IV
En la ciudad, Judas se enteró de la suerte que le esperaba a Jesús. El rumor de muerte invadió cada poro de su cuerpo y ni siquiera sus ojos fueron capaces de llorar. Quiso devolver las monedas, reivindicarse con el cielo, la tierra, Dios; consigo mismo, pero ya era demasiado tarde. Jesús era ya un hombre condenado a muerte. Judas corrió hacia el bosque buscando escondite, pero sabía que se podía esconder de Jesús, de sus compañeros, de los sacerdotes, tal vez de Dios, pero no de él mismo. No de su culpa.
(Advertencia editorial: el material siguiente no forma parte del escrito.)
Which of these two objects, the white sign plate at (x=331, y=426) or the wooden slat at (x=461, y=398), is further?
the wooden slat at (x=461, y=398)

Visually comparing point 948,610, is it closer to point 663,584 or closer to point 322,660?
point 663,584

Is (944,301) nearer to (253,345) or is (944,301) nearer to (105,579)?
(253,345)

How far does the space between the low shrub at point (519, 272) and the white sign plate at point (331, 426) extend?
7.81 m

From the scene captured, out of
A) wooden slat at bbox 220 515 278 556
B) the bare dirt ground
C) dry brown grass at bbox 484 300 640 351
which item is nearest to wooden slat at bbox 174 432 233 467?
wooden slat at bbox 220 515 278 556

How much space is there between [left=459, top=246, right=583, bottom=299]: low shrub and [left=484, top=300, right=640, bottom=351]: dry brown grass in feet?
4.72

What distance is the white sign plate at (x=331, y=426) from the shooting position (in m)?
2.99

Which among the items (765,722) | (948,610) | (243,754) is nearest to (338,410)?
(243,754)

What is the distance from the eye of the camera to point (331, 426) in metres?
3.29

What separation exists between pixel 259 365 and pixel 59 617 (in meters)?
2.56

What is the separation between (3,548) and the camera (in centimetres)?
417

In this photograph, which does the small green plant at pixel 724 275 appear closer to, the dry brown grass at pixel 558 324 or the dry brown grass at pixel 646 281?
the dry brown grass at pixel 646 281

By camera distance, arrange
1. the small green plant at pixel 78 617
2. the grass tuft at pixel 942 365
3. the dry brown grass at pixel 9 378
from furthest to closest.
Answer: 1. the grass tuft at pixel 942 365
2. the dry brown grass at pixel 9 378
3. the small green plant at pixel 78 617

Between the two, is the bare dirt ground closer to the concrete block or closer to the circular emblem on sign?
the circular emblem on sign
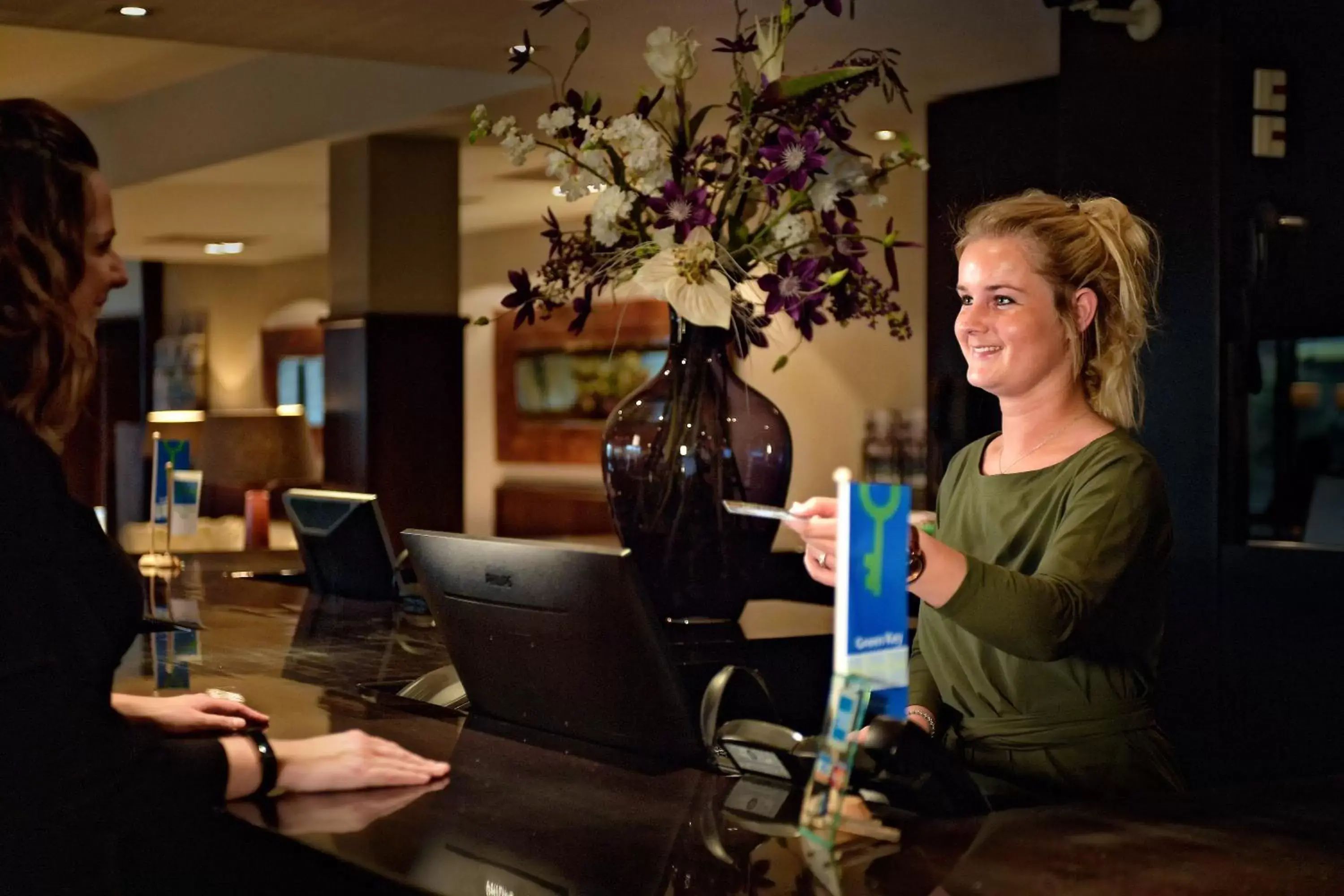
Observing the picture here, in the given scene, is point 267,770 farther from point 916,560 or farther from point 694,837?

La noche se hizo eterna y en medio del bosque, tirado boca arriba, creyó sentirse, por primera vez en muchas horas, en paz. Dormitó. Pero las pesadillas y el frío le impidieron pernoctar por más de un par de minutos. El amanecer lo sorprendió y la sensación de paz se volvió apenas un recuerdo lejano y transitorio.
Voces en su cabeza se reían de él ahora con más fuerza. Las palabras de Jesús se repetían en ella una y otra vez. “Uno de ustedes me va a traicionar”, “lo que vas a hacer hazlo pronto” redundaba en su mente. Sus ojos, ahora secos, incapaces de llorar, enrojecidos por los últimos acontecimientos se encontraron en un árbol seco a pocos metros de allí. “Estás muerto” insistían las voces en su cabeza. La muerte se le presentó como la única salida. Miró alrededor y se sintió aun más solo de lo que estaba. Oró de nuevo y pidió perdón.
Desligó su cinto y ató uno de los cabos a una de las ramas del árbol. El otro lo anudó alrededor de su cuello. Sus pies, enganchados al contorno del tronco, se desenlazaron y todo el peso de su cuerpo se trasladó al cuello. La bolsa de tela, sostenida por su mano, cayó bajo sus pies colgantes, que se tensionaban y saltaban desesperados.
Su boca apenas sí dejaba brotar sonidos suaves, guturales. Sus manos buscaban liberar exasperadas la soga alrededor del cuello sin éxito, su rostro se tornaba morado. El aire quería entrar a sus pulmones, pero la presión de la horca era inflexible. Los ojos hinchados por el llanto brillaban y dejaban escapar algunas lágrimas antes de cerrarse. Todo había terminado.
Una sonrisa pareció dibujarse en sus labios inundados en saliva. Pidió perdón por última vez. Un pensamiento atravesó la ahora silenciosa y tranquila mente de Judas Iscariote. Cerró los ojos, y una voz, su propia voz, coreaba en sus adentros: “por fin la paz, la paz, la paz…”.
***
El viento frío mece el cuerpo e Iscariote. El silencio es poco a poco invadido por un rumor lejano de llanto y dolor. Empiezan a caer algunas gotas de lluvia. No muy lejos de allí sucede lo impensable: “Todo está consumado”.